3400 N. Charles Street
Natural language processing has been revolutionized by neural networks, which perform impressively well in applications such as machine translation and question answering. Despite their success, neural networks still have some substantial shortcomings: Their internal workings are poorly understood, and they are notoriously brittle, failing on example types that are rare in their training data. In this talk, I will use the unifying thread of hierarchical syntactic structure to discuss approaches for addressing these shortcomings. First, I will argue for a new evaluation paradigm based on targeted, hypothesis-driven tests that better illuminate what models have learned; using this paradigm, I will show that even state-of-the-art models sometimes fail to recognize the hierarchical structure of language (e.g., to conclude that “The book on the table is blue” implies “The table is blue.”) Second, I will show how these behavioral failings can be explained through analysis of models’ inductive biases and internal representations, focusing on the puzzle of how neural networks represent discrete symbolic structure in continuous vector space. I will close by showing how insights from these analyses can be used to make models more robust through approaches based on meta-learning, structured architectures, and data augmentation.

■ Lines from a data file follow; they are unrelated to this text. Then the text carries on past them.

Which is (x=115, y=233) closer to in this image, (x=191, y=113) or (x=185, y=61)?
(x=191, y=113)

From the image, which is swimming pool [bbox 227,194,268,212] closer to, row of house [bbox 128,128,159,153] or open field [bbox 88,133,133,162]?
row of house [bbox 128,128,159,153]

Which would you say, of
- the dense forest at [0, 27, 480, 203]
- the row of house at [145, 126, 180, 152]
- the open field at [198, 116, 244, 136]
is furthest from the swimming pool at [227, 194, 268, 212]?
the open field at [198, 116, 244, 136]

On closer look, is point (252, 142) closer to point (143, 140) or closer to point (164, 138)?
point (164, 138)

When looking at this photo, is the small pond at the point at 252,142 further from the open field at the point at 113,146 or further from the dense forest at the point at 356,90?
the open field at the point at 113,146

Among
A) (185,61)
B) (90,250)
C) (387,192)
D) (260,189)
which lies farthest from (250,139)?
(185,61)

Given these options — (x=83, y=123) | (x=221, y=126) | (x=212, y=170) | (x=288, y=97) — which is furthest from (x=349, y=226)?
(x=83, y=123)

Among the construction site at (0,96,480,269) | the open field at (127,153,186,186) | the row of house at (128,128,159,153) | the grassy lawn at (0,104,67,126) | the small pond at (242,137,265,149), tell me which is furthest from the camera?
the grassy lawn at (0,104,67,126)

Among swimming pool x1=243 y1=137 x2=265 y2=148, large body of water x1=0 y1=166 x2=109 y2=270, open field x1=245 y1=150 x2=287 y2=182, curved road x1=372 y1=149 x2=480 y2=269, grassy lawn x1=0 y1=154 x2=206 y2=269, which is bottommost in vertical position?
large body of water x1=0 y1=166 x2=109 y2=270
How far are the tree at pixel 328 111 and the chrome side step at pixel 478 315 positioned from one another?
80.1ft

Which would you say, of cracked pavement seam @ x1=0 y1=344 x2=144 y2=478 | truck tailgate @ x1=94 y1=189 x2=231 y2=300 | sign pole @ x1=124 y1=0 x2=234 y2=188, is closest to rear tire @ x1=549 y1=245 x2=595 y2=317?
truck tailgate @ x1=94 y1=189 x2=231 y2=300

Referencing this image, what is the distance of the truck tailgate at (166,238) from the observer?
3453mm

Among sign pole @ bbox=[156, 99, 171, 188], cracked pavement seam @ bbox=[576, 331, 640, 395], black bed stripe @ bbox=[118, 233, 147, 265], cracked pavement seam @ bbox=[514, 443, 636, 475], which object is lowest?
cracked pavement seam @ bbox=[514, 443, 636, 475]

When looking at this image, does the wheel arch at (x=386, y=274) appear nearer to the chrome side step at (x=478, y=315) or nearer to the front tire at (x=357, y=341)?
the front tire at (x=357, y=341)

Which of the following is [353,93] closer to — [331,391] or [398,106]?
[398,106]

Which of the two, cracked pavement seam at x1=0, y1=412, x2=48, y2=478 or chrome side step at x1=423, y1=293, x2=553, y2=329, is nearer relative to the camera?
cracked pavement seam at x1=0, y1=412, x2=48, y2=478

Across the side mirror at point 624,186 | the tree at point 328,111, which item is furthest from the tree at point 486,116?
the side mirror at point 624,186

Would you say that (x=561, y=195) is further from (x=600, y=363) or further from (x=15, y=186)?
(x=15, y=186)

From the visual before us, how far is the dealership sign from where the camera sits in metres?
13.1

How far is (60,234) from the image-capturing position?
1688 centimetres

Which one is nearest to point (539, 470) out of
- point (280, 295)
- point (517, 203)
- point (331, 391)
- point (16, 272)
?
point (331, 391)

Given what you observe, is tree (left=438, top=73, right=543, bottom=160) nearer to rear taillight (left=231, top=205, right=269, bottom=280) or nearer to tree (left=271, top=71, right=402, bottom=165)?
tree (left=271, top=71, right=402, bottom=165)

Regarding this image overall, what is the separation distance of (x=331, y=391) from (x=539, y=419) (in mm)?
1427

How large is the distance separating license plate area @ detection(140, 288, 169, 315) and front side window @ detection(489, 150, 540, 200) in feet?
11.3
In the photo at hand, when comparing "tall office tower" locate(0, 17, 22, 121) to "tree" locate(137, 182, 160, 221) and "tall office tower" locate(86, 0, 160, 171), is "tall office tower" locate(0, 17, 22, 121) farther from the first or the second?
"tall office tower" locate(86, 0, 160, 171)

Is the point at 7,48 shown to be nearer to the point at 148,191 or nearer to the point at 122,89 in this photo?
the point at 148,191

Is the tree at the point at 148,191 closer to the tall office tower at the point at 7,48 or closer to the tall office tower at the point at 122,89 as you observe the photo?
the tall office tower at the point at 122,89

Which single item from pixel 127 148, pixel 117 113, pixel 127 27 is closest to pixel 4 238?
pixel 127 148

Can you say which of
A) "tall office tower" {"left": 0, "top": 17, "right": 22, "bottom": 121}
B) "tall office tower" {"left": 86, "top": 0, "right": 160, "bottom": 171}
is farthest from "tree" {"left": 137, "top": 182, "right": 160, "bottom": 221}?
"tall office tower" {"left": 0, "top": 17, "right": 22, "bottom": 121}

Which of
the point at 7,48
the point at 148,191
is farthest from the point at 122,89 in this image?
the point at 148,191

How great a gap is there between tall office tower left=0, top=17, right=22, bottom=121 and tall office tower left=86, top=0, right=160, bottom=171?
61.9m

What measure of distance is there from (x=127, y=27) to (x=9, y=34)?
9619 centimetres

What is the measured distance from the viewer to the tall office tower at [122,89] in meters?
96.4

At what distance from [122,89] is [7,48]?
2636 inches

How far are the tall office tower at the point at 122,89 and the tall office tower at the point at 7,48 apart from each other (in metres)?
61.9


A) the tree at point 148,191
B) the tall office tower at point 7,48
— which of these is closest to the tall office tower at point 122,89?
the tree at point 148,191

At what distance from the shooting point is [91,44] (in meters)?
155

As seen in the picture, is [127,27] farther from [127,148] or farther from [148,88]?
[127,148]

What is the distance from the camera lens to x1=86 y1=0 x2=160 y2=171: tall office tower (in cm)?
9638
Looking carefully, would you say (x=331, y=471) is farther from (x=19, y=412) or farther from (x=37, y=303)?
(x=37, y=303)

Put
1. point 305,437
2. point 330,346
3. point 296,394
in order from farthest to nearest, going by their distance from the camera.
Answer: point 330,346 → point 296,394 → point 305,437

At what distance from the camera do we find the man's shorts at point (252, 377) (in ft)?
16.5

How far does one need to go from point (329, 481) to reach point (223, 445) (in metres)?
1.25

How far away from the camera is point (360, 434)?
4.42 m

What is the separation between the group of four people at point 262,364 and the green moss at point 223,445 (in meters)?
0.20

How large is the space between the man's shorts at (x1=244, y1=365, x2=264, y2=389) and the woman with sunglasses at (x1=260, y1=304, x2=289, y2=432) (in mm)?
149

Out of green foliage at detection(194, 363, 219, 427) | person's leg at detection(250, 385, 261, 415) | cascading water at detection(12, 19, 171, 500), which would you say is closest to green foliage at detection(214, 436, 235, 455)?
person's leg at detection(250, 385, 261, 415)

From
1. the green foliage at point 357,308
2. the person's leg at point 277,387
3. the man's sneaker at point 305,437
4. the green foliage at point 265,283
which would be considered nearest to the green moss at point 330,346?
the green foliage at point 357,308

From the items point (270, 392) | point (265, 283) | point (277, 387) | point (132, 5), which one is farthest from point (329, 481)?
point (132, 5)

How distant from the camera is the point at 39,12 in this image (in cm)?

Tom McCoy is a PhD candidate in the Department of Cognitive Science at Johns Hopkins University. As an undergraduate, he studied computational linguistics at Yale. His research combines natural language processing, cognitive science, and machine learning to study how we can achieve robust generalization in models of language, as this remains one of the main areas where current AI systems fall short. In particular, he focuses on inductive biases and representations of linguistic structure, since these are two of the major components that determine how learners generalize to novel types of input.